## Excerpt

◆ ◆ ◆ ◆ ◆ ◆ ◆

I am stuck on a probability question:

We have 10 (biased) coins. When the $i$-th coin is tossed, the probability of heads is $i/10$ $(i = 1, ..., 10)$. We randomly select a coin, toss it, and get heads. Toss again the same coin. What is the probability that it lands heads up again?

I started with doing this:

Let $ H_1 = $ " We get heads on the first toss of a coin", $ H_2 = $ " We get heads on the second toss of a coin" , $ C_i = $ " The coin selected is the $i$-th coin"

Now I want to find $P(H_2$ $\cap$ $ H_1$ $ / C_i)$ for all $i \in $ {1,2,...,10}, that is, $\sum _{i=1}^{10} {P(H_2 /C_i) \cdot P(H_1/C_i)}$

But I'm getting a feeling that I'm doing something wrong. Any help would be much appreciated.



\begin{equation}\begin{aligned}P(H_2|H_1) &= \sum_i P(H_2|H_1,i)P(i|H_1)\\ &= \sum_i \frac i{10}P(i|H_1),\end{aligned}\end{equation} The second line uses the fact that the coins are memoryless. So now we need the probability that given a coin said heads, it was coin $i$. For this we can use Bayes' theorem. Can you finish it from here?

◆ ◆ ◆ ◆ ◆ ◆ ◆

## Data lines
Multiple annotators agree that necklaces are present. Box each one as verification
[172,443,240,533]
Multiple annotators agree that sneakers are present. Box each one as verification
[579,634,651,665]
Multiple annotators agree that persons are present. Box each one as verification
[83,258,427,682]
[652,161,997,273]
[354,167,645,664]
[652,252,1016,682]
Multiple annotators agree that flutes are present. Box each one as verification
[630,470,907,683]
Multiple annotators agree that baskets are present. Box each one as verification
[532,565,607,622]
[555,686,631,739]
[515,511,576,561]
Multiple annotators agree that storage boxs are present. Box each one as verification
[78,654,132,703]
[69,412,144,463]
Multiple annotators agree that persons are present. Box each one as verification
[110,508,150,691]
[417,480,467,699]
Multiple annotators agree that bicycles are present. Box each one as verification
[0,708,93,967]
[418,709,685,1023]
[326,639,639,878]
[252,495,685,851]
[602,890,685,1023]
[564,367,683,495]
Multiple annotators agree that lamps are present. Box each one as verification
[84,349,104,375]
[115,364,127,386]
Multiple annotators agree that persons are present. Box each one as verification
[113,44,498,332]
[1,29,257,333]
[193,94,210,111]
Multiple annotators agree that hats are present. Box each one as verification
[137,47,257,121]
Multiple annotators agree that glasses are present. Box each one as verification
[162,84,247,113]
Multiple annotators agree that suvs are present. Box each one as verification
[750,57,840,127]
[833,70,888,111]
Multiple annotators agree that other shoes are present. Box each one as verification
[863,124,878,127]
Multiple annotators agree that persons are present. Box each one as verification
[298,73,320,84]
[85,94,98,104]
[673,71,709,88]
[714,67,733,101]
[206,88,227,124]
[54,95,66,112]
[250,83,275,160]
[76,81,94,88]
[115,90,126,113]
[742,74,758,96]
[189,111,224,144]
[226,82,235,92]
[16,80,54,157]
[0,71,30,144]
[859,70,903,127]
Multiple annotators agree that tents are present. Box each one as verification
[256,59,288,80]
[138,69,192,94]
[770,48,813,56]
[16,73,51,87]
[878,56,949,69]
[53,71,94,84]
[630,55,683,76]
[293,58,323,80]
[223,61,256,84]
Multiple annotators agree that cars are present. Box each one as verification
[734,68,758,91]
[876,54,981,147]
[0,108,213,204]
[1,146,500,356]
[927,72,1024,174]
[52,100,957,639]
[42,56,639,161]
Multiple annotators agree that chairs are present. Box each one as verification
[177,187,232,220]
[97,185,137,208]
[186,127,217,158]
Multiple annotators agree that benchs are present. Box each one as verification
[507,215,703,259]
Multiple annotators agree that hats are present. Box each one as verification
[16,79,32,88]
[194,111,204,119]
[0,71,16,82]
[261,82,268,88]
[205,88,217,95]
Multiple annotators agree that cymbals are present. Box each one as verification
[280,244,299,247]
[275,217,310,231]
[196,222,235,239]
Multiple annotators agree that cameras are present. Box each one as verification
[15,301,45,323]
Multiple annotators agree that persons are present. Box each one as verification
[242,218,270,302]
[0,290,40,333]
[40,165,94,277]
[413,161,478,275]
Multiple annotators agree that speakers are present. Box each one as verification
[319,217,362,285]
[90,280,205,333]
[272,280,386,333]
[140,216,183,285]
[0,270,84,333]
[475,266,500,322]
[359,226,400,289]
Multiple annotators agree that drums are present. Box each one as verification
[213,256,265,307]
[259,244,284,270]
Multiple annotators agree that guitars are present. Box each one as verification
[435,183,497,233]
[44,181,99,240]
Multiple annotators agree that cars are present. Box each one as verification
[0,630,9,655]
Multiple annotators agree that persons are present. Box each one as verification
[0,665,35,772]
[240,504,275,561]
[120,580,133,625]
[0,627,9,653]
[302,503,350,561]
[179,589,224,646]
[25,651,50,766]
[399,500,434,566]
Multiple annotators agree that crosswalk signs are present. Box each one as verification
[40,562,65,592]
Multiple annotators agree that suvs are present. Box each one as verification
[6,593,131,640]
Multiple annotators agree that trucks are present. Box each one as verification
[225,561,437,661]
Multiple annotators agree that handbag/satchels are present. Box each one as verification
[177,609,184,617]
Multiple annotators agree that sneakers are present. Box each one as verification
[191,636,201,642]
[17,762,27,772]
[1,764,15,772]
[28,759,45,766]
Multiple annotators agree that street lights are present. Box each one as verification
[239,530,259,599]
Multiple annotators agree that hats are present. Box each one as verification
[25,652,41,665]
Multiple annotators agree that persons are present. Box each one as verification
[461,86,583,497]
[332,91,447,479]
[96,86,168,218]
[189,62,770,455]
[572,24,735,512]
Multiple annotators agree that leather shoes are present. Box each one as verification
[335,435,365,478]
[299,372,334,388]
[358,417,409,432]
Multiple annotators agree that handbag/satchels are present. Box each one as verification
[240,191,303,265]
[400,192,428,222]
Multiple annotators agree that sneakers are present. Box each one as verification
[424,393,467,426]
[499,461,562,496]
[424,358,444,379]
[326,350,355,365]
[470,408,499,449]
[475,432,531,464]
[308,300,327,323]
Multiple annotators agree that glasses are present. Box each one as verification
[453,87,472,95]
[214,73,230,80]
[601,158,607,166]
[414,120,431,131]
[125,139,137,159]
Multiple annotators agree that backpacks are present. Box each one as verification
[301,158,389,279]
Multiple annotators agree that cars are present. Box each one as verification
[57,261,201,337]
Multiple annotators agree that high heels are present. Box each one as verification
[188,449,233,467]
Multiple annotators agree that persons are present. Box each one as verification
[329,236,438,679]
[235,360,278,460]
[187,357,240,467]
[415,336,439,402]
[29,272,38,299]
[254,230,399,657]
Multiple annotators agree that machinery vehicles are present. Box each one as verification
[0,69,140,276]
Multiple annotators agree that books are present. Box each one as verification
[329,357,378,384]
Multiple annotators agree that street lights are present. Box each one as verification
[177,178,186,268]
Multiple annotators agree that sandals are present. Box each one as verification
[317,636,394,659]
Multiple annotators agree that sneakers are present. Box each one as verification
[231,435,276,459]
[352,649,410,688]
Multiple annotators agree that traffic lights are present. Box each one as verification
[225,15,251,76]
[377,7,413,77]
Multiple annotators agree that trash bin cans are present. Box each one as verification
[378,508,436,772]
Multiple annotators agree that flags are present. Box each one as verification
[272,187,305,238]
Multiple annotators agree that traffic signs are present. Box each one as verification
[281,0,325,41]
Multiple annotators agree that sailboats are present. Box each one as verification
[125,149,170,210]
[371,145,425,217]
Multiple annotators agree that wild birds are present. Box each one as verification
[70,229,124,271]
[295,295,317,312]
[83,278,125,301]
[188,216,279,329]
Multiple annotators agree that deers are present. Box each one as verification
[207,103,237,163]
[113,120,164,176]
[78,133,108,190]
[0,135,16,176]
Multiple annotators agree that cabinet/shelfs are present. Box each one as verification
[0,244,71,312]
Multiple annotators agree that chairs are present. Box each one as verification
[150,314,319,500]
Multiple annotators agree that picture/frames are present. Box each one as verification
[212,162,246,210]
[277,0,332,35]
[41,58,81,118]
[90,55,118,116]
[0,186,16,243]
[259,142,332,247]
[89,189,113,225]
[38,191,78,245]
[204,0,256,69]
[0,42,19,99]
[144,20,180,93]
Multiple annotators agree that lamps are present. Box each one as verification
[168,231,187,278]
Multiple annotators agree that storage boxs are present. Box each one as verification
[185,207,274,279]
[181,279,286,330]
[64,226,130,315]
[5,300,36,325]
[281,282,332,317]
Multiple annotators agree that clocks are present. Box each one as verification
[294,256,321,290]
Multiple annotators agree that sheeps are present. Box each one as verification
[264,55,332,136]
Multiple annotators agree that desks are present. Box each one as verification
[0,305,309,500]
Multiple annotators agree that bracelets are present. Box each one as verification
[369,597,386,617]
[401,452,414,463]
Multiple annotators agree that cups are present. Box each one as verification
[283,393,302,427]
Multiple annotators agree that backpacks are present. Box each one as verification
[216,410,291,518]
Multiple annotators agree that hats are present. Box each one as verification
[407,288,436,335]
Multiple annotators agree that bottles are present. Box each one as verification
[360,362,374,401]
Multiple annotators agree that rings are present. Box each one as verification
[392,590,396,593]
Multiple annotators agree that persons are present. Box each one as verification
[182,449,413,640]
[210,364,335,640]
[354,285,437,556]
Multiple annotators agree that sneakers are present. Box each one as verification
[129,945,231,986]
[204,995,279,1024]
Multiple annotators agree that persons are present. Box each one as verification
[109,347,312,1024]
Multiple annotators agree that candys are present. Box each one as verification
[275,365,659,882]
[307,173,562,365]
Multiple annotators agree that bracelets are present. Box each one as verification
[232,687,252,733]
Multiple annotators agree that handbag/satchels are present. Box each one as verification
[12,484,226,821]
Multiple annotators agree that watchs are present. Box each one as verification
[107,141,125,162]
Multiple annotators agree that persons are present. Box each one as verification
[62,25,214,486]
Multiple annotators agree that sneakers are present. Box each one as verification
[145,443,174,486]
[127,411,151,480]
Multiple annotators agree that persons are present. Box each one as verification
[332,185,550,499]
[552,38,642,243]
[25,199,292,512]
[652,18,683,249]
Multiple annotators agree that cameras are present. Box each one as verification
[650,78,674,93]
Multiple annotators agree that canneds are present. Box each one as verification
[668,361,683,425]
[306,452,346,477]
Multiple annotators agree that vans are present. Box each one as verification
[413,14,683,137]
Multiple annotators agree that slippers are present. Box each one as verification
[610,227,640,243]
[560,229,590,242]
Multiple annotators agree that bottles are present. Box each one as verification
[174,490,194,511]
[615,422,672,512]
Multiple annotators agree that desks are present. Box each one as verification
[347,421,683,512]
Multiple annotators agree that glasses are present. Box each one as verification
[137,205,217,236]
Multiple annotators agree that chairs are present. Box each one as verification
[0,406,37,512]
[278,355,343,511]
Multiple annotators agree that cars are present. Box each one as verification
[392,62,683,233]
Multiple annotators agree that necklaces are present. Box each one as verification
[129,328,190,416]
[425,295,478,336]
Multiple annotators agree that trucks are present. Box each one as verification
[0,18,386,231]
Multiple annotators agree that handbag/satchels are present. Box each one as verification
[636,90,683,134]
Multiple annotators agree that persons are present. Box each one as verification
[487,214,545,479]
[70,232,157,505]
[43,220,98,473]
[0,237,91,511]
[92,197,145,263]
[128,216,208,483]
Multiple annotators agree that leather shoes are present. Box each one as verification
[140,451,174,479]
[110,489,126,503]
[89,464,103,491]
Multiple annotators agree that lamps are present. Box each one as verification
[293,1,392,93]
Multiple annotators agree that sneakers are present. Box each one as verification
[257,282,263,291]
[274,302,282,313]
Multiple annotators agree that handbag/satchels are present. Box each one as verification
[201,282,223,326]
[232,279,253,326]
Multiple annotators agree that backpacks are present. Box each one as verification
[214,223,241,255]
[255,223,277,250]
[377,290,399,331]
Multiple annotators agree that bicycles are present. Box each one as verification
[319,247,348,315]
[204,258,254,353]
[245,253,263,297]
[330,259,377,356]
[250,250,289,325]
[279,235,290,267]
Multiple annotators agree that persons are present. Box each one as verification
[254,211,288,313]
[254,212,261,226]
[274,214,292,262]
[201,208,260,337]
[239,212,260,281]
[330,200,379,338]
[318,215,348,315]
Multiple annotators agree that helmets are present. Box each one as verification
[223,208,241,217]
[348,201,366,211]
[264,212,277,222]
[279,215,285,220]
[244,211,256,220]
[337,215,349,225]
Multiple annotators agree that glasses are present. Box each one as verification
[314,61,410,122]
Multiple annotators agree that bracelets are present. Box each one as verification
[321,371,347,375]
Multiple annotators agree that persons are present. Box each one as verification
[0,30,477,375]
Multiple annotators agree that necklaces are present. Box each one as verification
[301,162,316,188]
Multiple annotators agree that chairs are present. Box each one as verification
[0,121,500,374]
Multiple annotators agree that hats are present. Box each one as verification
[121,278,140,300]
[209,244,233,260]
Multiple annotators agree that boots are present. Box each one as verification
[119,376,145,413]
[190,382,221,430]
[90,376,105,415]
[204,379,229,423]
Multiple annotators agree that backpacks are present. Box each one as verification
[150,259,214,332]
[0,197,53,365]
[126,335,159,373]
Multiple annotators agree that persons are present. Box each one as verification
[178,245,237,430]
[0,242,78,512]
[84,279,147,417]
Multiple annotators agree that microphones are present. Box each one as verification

◆ ◆ ◆ ◆ ◆ ◆ ◆

## Directives
**A.** In the coin-toss thread, which theorem does the reply recommend for finding the probability that a coin that showed heads was coin $i$?
**B.** Copy the coin-toss thread word for word from "We have 10 (biased)" to "heads up again?".

## Answers to the exercise
**A.** Bayes' theorem.

**B.**
We have 10 (biased) coins. When the $i$-th coin is tossed, the probability of heads is $i/10$ $(i = 1, ..., 10)$. We randomly select a coin, toss it, and get heads. Toss again the same coin. What is the probability that it lands heads up again?